You know how there are some book covers that are just gorgeous? And you want to read the book because you want to possess the book just because it’s pretty?

That’s how my lust for Laurie Lico Albanese’s Stolen Beauty started. I mean, look at this book! In person, it’s even better. That gold shine!

stolen beauty

This was one of two books I received for Christmas (what even is my family?) and I read it pretty much right away.

It’s the story of Adele Bloch-Bauer, the beautiful young Jewish woman who became something of a muse to Gustav Klimt. She was the inspiration for his Judith and later sat for a portrait. Stolen Beauty tells the story of Adele as she was, brilliant, a patroness of the arts in Vienna, before she died suddenly in 1925. She wanted the Klimt portrait to be left to Vienna, so that all people could enjoy the piece.

But when the Nazis took over Austria in 1938, Adele’s surviving husband Ferdinand fled, leaving much of his wealth behind. Including the portrait. It is up to Adele’s niece Maria, to try and regain her family’s heritage, to restore the painting to Vienna as her aunt had wished.

Alternating between Adele and Maria’s experiences, decades apart, Stolen Beauty tells the story behind one of the most famous paintings in the world.

This book does an incredible job of bringing Adele to life, fully realized as a young woman who wanted so much to be a part of the intellectual circles of Vienna. She loved her city, she wanted to make a difference to artists and helped to establish a gallery so that all people, no matter their station in life, could enjoy it.
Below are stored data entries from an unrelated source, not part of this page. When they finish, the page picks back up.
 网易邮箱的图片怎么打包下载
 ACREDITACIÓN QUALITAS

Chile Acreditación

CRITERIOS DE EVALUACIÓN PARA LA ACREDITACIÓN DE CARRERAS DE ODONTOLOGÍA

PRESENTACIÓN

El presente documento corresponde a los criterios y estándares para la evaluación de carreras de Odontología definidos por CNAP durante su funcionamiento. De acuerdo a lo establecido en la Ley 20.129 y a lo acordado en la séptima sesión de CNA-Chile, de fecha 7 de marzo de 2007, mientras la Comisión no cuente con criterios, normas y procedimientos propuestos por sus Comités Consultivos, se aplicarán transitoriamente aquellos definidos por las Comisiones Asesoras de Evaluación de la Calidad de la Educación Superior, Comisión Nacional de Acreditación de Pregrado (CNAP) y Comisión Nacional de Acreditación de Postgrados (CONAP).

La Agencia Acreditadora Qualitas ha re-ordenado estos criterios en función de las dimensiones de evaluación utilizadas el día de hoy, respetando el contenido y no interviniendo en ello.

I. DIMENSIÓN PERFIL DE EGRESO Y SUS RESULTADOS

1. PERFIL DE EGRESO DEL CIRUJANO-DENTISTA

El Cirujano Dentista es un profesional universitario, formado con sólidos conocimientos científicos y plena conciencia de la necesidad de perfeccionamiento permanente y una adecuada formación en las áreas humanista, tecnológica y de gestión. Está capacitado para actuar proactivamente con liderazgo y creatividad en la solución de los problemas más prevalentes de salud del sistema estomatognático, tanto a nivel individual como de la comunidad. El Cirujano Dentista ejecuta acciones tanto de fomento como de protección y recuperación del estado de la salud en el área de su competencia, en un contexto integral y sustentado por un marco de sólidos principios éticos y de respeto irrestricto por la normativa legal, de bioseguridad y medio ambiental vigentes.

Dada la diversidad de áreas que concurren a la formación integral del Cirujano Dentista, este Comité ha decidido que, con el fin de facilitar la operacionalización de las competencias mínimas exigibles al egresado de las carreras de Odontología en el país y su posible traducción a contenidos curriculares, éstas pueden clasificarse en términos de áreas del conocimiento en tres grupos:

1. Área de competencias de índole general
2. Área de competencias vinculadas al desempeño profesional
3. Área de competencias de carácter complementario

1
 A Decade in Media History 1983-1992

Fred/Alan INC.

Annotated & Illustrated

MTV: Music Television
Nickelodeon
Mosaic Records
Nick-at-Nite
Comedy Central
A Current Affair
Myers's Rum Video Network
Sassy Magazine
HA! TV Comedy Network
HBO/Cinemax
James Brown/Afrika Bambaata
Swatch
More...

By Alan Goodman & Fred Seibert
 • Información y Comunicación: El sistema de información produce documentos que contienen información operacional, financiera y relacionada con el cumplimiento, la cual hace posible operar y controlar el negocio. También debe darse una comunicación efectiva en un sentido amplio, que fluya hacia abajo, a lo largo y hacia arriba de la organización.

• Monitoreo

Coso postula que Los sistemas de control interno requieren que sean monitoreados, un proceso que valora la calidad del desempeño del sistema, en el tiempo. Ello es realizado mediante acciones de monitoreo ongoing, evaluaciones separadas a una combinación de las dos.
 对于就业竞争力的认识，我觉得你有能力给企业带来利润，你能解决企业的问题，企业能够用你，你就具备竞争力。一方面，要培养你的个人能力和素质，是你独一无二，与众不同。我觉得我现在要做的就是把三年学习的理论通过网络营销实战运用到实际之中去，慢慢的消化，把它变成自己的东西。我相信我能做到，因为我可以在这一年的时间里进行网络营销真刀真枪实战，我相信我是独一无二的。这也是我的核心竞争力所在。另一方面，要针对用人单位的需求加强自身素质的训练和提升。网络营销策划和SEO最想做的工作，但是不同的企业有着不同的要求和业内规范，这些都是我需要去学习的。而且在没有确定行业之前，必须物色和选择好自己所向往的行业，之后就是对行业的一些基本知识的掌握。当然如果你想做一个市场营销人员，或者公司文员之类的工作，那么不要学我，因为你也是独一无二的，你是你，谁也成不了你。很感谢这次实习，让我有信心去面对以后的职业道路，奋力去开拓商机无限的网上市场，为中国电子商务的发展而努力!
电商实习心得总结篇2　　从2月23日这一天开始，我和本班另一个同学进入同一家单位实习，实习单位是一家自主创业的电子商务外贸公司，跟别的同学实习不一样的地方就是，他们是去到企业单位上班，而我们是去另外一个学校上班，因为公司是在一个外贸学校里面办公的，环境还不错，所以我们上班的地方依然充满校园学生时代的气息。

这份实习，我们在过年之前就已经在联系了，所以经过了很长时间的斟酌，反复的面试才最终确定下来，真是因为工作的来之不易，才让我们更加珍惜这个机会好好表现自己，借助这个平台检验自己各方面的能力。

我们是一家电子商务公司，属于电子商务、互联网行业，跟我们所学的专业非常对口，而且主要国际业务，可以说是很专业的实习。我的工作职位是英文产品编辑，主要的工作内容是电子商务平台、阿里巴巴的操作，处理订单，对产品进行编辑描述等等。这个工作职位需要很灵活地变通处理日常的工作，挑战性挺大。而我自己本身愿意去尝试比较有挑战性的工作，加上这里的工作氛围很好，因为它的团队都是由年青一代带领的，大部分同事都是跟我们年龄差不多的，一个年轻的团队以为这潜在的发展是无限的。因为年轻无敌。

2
I loved getting to know the woman in the painting – I’d watched the Helen Mirren movie, Woman in Gold but that one is more about the battle of Maria to get the painting back for her family. Adele was this glamorous shadowy figure in that movie. Stolen Beauty brought both sides together for me. I also appreciated that the Maria sections of the book kind of blew threw WWII. Although a pivotal part of the history of these two women, it wasn’t the focus and it easily could have been.

For those of you who are looking for a different kind of historical fiction, I would definitely recommend this one.